• TASK REQUIREMENTS:
• 1. Sum up the Range Rover text in two sentences.
• 2. Name every vehicle model or vehicle brand that the Range Rover text mentions.
• 3. Repeat word for word the part of the Range Rover text from "See the world's" up to and including "ultimate Range Rover.".

• SELECTED PASSAGE:
** START **

See the world's most expensive and fastest car

Range Rover
Range Rover has just taken the "U" out of SUV, and junked a couple of doors for good measure. Although the original Range Rover arrived in 1970 as a two-door, complete with a cabin you could hose out, the world’s most imperious off-roader has come a long way in those near-50 years. In closing the circle, the SV Coupe aims to be nothing less than the ultimate Range Rover.
It’s a big claim, not least because Land Rover products seem to attract a disproportionately high number of after-market specialists, many of them occupying the land that taste forgot. But as the SV badge indicates, this is from the company’s Special Vehicles Operations skunkworks and so the result isn’t just copper-bottomed, it’s also surprisingly subtle. As the covers are whipped off during a pre-Geneva show preview, the SV Coupe elicits more of a warm murmur of appreciation than any unseemly air-punching. Over to SVO boss, John Edwards.

** END **

• Scene-based reasoning rows:
** START **

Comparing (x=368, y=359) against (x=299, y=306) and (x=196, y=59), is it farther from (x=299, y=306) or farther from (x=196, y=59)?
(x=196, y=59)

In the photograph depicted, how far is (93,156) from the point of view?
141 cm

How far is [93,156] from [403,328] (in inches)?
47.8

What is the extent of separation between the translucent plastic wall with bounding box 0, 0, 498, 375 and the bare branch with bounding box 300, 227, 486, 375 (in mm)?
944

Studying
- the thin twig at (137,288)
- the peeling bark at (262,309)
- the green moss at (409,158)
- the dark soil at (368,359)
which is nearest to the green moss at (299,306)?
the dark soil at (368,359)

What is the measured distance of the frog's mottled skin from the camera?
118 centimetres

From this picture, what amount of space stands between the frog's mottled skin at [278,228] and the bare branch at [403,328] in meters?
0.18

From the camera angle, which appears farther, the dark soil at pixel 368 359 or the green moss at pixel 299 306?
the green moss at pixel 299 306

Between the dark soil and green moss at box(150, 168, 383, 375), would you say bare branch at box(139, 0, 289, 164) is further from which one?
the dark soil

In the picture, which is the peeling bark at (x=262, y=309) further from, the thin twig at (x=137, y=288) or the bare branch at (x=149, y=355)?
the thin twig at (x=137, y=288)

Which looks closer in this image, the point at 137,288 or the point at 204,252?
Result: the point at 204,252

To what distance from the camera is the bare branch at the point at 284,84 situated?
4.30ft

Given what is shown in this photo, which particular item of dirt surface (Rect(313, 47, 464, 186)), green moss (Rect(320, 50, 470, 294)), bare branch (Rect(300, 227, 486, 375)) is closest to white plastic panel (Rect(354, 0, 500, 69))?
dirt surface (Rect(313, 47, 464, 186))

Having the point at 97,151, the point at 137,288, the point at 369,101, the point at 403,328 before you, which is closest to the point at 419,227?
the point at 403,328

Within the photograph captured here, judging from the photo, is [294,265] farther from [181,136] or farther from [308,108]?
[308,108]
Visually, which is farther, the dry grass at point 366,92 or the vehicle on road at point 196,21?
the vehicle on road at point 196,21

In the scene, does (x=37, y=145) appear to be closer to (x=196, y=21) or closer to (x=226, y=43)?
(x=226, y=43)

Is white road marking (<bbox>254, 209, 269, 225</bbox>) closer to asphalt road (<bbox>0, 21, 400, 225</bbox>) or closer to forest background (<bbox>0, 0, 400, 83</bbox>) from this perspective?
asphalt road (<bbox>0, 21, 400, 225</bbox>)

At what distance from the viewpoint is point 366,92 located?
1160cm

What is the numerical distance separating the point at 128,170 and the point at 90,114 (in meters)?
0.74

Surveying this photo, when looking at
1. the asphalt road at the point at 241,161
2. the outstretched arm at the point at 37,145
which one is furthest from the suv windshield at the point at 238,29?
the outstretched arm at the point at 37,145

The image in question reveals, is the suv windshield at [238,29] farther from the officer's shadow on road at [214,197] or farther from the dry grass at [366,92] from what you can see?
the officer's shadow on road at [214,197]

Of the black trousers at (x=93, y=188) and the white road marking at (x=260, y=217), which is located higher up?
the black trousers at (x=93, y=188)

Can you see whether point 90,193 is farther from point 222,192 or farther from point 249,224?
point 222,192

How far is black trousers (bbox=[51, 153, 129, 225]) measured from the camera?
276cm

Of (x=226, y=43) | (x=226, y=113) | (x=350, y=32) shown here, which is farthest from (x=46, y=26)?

** END **

• RESPONSES TO THE EXERCISE:
• 1. Range Rover's SV Coupe is a two-door model that aims to be the ultimate Range Rover, closing the circle that began with the two-door original of 1970. It comes from the company's Special Vehicles Operations and is described as surprisingly subtle, drawing a warm murmur of appreciation at a pre-Geneva show preview.

• 2.
Range Rover
SV Coupe
Land Rover

• 3.
See the world's most expensive and fastest car

Range Rover
Range Rover has just taken the "U" out of SUV, and junked a couple of doors for good measure. Although the original Range Rover arrived in 1970 as a two-door, complete with a cabin you could hose out, the world’s most imperious off-roader has come a long way in those near-50 years. In closing the circle, the SV Coupe aims to be nothing less than the ultimate Range Rover.